只是他端起就來剛飲了一口,面色便突然一變,一雙佈滿皺紋的老眼生氣的看著左右僕從。皺著眉道“怎麼搞的!這酒怎麼是涼的!拿下去重新熱過!”說罷,將酒盞狠狠往桌子上一擲。
他這一套動作做得流水行雲。一副確實很生氣的樣子,於是僕從急忙端來暖酒的小爐,取來火折想要點火,不想原野上風甚急勁,火折一打著便被吹熄,李知府但覺在賓客前失了顏面,甚至惱怒,不禁袖子一甩。大聲罵道“沒用的蠢材,這點小事都做不好!”

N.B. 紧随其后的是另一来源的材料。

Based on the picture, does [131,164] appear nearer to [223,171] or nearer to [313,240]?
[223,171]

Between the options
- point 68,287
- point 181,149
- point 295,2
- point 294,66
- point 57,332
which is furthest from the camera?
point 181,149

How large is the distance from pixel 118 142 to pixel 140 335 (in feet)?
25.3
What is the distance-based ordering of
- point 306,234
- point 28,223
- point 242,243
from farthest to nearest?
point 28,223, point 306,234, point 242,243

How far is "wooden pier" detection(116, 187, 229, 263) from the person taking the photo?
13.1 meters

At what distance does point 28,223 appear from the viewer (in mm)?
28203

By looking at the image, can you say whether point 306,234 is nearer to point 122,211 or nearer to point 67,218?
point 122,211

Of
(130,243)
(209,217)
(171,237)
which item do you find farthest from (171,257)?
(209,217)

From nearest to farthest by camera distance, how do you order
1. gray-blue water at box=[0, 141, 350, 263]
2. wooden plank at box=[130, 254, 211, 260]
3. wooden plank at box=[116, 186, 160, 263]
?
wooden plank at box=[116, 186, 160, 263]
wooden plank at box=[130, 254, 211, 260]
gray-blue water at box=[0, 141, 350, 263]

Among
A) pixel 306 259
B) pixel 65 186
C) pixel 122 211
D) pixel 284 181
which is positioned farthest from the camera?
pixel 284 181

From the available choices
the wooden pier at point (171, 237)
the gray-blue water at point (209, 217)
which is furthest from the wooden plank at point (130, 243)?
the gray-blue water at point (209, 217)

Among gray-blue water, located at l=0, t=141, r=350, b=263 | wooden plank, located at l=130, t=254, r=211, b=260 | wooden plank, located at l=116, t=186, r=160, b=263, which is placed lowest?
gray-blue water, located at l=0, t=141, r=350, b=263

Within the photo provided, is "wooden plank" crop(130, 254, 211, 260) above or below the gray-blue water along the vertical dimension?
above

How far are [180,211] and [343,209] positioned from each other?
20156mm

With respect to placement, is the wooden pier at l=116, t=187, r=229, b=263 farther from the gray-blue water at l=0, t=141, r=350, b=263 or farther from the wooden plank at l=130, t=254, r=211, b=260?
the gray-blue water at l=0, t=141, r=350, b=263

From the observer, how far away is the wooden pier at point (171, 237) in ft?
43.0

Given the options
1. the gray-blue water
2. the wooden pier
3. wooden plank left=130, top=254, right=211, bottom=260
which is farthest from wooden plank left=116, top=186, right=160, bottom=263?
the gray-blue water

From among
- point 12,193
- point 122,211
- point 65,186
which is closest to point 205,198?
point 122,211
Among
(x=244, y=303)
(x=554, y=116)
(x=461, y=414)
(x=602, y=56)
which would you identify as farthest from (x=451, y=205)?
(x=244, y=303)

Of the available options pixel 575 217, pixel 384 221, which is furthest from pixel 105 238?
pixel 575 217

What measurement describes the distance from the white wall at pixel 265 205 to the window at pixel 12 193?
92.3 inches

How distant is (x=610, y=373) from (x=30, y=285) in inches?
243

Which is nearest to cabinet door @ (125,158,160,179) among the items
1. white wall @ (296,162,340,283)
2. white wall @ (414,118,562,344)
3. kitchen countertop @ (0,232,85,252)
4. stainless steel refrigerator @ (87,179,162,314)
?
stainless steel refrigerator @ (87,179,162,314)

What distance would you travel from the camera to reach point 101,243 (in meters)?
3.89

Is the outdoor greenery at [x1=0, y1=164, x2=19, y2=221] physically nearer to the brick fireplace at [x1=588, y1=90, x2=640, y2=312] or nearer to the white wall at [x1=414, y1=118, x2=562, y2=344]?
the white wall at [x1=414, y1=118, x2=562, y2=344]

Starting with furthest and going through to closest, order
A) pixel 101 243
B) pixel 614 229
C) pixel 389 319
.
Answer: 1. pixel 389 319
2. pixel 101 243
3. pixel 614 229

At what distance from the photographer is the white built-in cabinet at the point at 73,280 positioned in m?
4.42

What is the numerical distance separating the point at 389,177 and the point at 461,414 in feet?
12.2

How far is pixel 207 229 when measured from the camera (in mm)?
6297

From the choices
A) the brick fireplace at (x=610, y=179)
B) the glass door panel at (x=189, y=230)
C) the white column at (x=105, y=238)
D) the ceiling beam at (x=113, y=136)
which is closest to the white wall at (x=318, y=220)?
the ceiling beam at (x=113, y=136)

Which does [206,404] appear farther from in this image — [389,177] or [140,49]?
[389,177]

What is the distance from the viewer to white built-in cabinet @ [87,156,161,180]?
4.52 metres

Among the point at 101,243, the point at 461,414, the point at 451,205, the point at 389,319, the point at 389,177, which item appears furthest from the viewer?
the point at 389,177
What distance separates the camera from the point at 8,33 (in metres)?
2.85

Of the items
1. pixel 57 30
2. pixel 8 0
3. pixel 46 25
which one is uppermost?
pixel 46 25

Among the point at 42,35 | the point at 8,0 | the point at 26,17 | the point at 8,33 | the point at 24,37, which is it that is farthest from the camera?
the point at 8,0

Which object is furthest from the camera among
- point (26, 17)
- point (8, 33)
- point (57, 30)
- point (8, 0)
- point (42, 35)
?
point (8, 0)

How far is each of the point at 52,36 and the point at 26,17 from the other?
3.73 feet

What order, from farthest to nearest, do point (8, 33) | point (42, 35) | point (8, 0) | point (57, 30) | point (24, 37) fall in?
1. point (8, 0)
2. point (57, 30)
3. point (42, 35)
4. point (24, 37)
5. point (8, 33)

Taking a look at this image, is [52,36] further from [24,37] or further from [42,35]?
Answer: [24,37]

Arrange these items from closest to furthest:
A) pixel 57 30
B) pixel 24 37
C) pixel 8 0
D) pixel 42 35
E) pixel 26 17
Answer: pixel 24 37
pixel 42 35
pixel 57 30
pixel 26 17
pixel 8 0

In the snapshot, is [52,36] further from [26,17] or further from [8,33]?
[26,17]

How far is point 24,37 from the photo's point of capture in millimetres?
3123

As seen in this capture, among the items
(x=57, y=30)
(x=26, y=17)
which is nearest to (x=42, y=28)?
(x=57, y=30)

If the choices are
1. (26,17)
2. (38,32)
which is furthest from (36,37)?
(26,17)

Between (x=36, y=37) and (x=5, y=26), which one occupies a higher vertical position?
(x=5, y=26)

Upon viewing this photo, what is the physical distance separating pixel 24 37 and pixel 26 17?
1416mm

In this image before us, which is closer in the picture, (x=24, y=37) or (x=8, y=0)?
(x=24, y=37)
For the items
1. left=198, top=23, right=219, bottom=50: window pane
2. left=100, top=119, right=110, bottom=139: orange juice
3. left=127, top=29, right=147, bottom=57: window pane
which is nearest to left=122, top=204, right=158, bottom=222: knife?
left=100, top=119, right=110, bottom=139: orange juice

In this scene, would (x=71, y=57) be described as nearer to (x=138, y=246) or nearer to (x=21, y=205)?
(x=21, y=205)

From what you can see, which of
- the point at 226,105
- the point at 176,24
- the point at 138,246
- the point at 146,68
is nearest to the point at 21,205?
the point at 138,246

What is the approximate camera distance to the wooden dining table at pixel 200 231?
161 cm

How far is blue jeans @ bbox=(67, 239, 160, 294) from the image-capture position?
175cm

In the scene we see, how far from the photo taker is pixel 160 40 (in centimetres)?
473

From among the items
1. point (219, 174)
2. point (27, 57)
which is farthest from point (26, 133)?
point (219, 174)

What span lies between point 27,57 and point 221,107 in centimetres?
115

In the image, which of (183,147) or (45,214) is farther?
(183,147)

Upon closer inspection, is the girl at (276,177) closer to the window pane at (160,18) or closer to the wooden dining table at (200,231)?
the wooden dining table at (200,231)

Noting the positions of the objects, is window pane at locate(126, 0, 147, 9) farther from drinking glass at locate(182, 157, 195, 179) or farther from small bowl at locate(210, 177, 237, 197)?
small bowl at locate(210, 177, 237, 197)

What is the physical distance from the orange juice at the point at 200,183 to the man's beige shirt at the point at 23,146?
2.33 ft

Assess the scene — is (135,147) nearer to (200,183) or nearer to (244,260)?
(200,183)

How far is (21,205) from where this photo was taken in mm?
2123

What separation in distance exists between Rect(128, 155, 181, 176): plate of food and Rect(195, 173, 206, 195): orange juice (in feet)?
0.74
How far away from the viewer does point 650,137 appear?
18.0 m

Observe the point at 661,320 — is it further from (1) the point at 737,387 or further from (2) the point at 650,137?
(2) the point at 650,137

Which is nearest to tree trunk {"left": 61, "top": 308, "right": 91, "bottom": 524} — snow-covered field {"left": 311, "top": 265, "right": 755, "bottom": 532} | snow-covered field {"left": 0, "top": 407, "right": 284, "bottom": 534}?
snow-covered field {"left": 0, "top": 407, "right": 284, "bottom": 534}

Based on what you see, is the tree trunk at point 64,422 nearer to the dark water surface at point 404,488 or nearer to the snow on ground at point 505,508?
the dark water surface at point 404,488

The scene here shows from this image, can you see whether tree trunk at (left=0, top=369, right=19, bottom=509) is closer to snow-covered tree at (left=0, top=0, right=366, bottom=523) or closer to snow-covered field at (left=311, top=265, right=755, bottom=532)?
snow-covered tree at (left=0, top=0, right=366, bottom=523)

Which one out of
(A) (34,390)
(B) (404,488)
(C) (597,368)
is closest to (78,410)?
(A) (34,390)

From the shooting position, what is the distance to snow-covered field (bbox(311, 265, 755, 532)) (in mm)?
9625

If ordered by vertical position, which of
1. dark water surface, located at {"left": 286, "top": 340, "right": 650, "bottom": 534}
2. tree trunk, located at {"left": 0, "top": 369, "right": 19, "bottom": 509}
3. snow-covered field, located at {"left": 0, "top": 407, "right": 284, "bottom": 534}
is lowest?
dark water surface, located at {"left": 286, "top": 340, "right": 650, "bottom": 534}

話音一落,他身後一名身著盔甲的侍衛便上前一步,口中言道“大人息怒。此處風大,點火不易,還是由小人來吧。”
李知府哼了一聲,手輕輕揮了一下,嘴裡不再說什麼,只是依然板著臉,過了片刻,才對著塔察爾,做出一副賠罪的笑臉,說道“手下這些人辦事馬虎,讓將軍見笑了。”
塔察爾面上僵硬一笑,只淡淡說道“李知府盛情,在下心領,只是我們北方人說話不喜歡繞圈子,你們有什麼要說的,便直說了罷。”
他嘴裡說著,目光無意中掃了一下正在點火的那個侍衛,只見他筆直的站立桌前,雙手掌心握著一塊小小的木炭,一縷白煙,隱約從他掌心中冒出。
這侍衛自然是蕭漸漓所扮,大乘八宗第八層的功力自然非同小可,他這是貨真價實的用內功點燃手中木炭,跟鄢弄影拆人大廟那日手中偷偷夾著火藥點蠟燭的把戲不可同日而語,只是效果卻也大同小異,那塔察爾心中微微一驚,他以前卻也曾聽說過,南邊有一些習武之人,可以徒手燃火,只是他從未曾見過,因此想來也不過是謠傳罷了,只是此刻眼見襄陽知府身邊的一個侍衛都會此技,心中難免暗自納罕。
他雙手攏在一起,努力不去注意已經燃起的爐火,面上做出一副無動於衷的神色,只是袖口處卻可見微微搖擺。
李知府哈哈一笑,用他那略顯蒼老的聲音答道“將軍是直爽人,話說現在正是春暖花開時節,貴國窩闊臺王子帶領二十萬鐵騎南下踏青,那是再適宜不過,我們聖上熱情好客,一月之前已從夔州,潼川,元興,淮南諸府集結了數十萬人馬,前來襄陽相侯。”
塔察爾冷冷一笑,高聲道“可是我的人三天前回報,襄陽城內並無額外兵馬,據我所知,南朝國內馬匹總數加起來也不超過十萬匹,不知道你這個數十萬人馬是如何集結起來的。”
李知府又是哈哈一笑道“這有何難,我國與貴國多年未曾交往,貴國有所不知,我國士兵得海外仙人傳授輕功,千里之遙半一日內便可憑腳力到達,又何須三日。”
塔察爾聞言,哼了一聲,不置可否。